Não se pode dizer que o One Planet tenha aportado as grandes respostas a essa pergunta, mas acrescentou alguns elementos interessantes. O Banco Mundial anunciou que iria precificar o carbono a US$ 40 dólares a tonelada em suas operações. Foi anunciada – sem nenhum detalhe — uma articulação entre bancos de desenvolvimento e outra entre fundos soberanos para financiar a descarbonização, segundo, tudo indica, garantias para a atração de grandes investimentos do setor financeiro internacional propiciando juros baixos. Foram reforçadas certas articulações e compromissos já em curso como o compromisso de abandono do carvão e a aliança solar. Oito Estados norte-americanos firmaram uma aliança pela eletrificação automotiva. A China e o México anunciaram – de forma algo requentada –seus mercados nacionais de carbono com articulação subnacional/internacional. A adaptação, frequentemente deixada para um segundo plano, mereceu um destaque interessante, no One Planet, com dois painéis dedicados a ela e anúncios de financiamento com cifras explícitas para países da África e do Caribe.
Noutros tópicos houve um recuo de última hora, como na articulação para uma espécie de fundo garantidor público internacional para viabilizar financiamento para programas e projetos aos juros mais baixos disponíveis. O recuo temporário se deveu à necessidade de “combinar com os alemães” e a dúvidas sobre como isso poderia ser estruturado “sem criar uma nova burocracia”. Isso também prejudicou os avanços pretendidos em relação à precificação positiva: mecanismos de premiação da descarbonização. Esses temas deverão ser retomados em breve.

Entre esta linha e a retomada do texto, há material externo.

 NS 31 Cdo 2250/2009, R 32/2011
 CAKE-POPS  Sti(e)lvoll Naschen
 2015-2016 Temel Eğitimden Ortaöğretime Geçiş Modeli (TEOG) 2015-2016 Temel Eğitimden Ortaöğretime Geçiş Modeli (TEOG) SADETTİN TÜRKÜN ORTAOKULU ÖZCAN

Em quase todas as intervenções que trataram da questão do financiamento prevaleceu o raciocínio de que a forma de atrair os trilhões necessários se dará através de uma articulação de garantias públicas com recursos provenientes do setor financeiro global, onde está a maior reserva de dinheiro do mundo. O consenso esboçado envolve a necessidade de oferecer garantias dos governos, fundos soberanos e bancos de desenvolvimento e de se ampliar muito a capacidade de elaboração de bons projetos, hoje muito deficiente. Mas essas foram conversas mais de bastidores que não couberam no formato televisivo do evento.

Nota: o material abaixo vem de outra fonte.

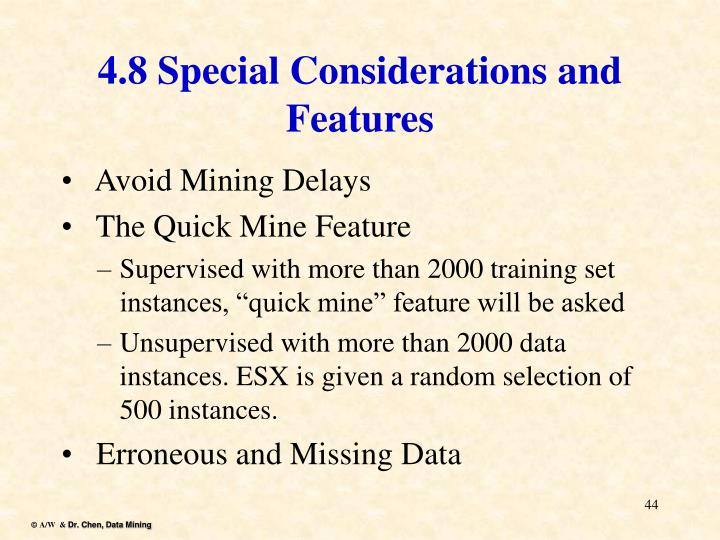 4.8 Special Considerations and Features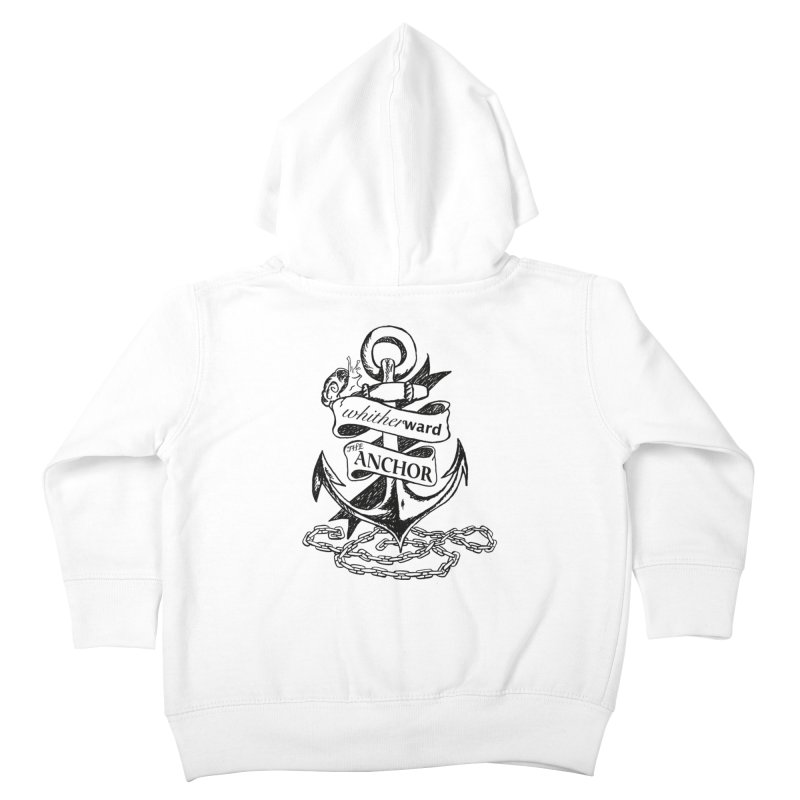 The Anchor Kids Toddler Zip-Up Hoody by whitherward's Artist Shop
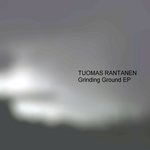 RANTANEN, Tuomas - Grinding Ground EP (Front Cover)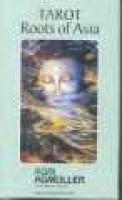Tarot Roots of Asia (Miscellaneous printed matter): Amnart Klanprachar, Thaworn Boonyawan
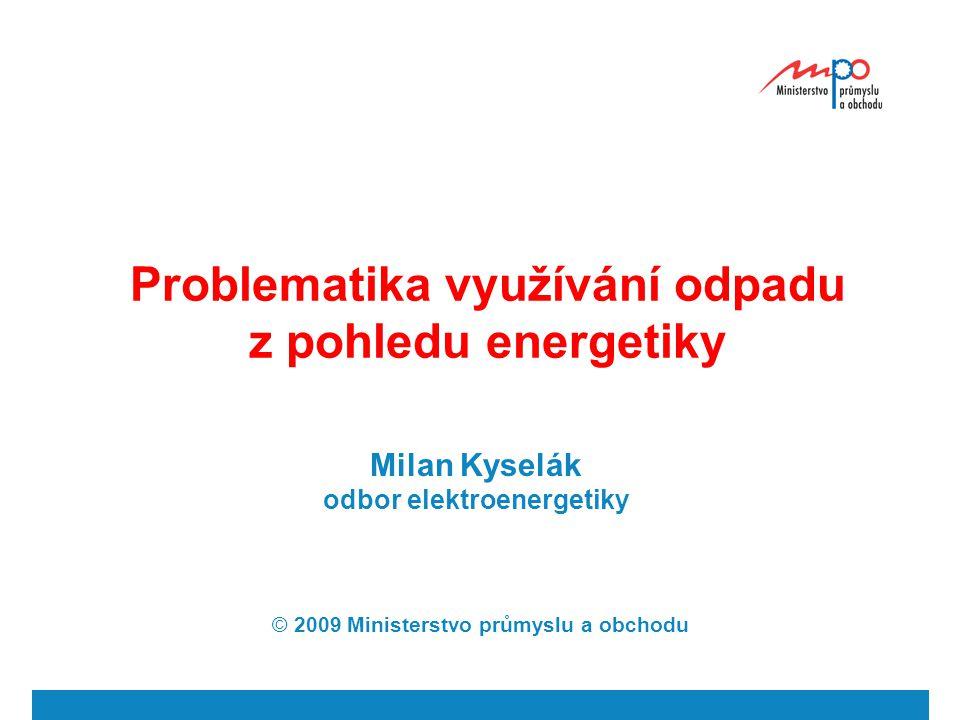  2009  Ministerstvo průmyslu a obchodu 3 OBSAH Obsah 1) Legislativní rámec 2) Strategické dokumenty 3) Dotace 4) Statistika - Druhotných energ.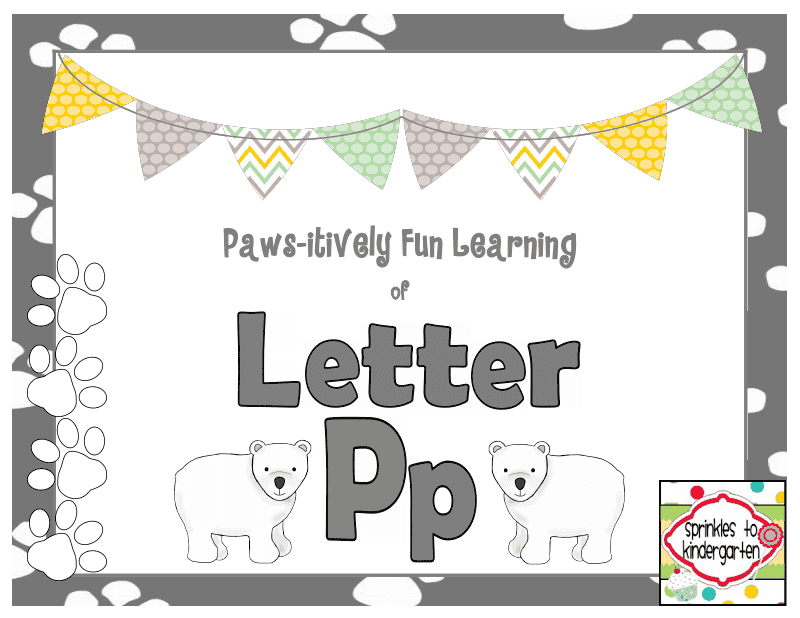 http://www.teacherspayteachers.com/Product/Paws-itively-Fun-Learning-of-Letter-Pp-Pp-Activities-1115022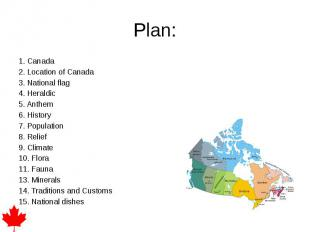 Plan: 1. Canada 2. Location of Canada 3. National flag 4. Heraldic 5. Anthem 6.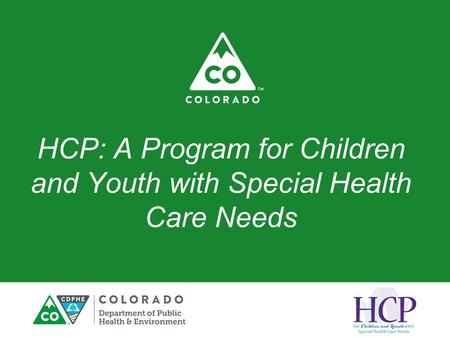 HCP: A Program for Children and Youth with Special Health Care Needs.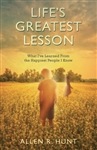 Life's Greatest Lesson by Allen Hunt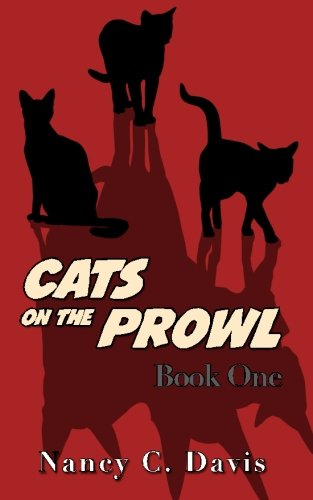 Cats on The Prowl (A Cat Detective cozy mystery series ) (Volume 1): Nancy C. Davis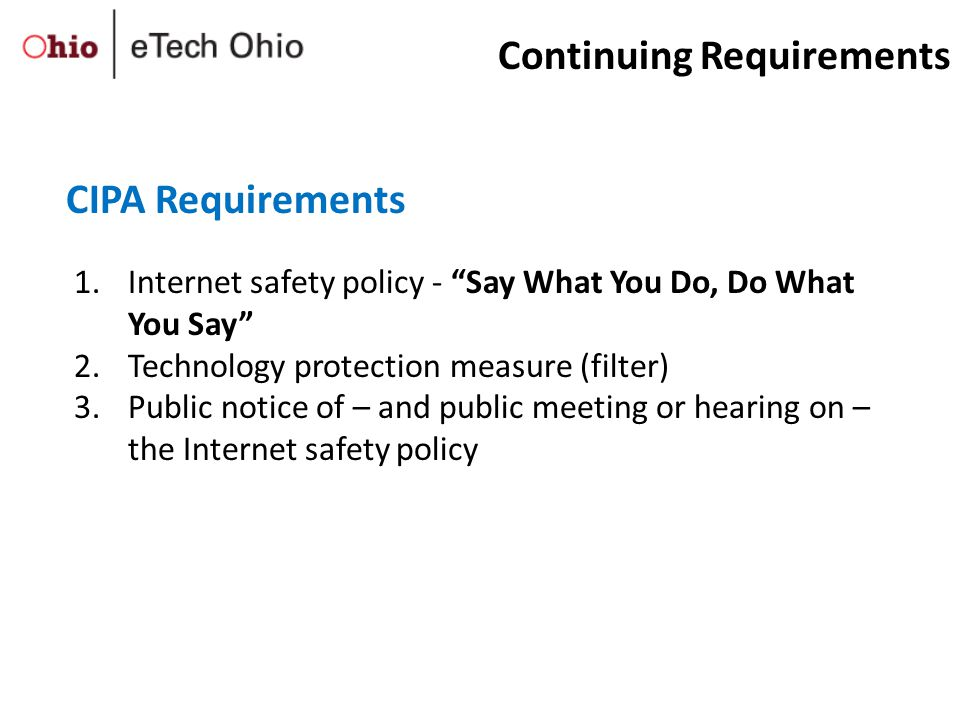 1.Internet safety policy - Say What You Do, Do What You Say 2.Technology protection measure (filter) 3.Public notice of – and public meeting or hearing on – the Internet safety policy CIPA Requirements Continuing Requirements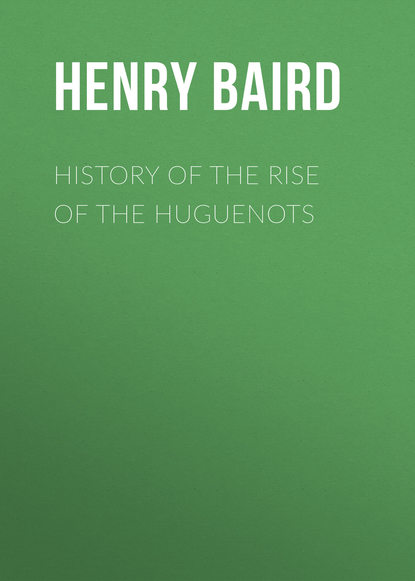 Baird Henry Martyn History of the Rise of the Huguenots недорого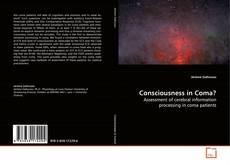 Borítókép a  Consciousness in Coma? - hoz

Não sabemos ainda qual foi “efeito público interno” do One Planet, certamente uma preocupação central de Macron que luta para subir nas pesquisas de opinião, que andaram se deteriorando recentemente. Seu efeito político global, no entanto, parece positivo por ter trazido um protagonismo conjunto de governos nacionais, subnacionais, iniciativa privada, personalidades midiáticas; por ter afirmado o tema adaptação e por ter ingressado – embora sem grandes avanços—no tema da mobilização dos trilhões. Como diriam os italianos (cujo primeiro-ministro, Paolo Gentiloni, aliás, também não compareceu): La nave va.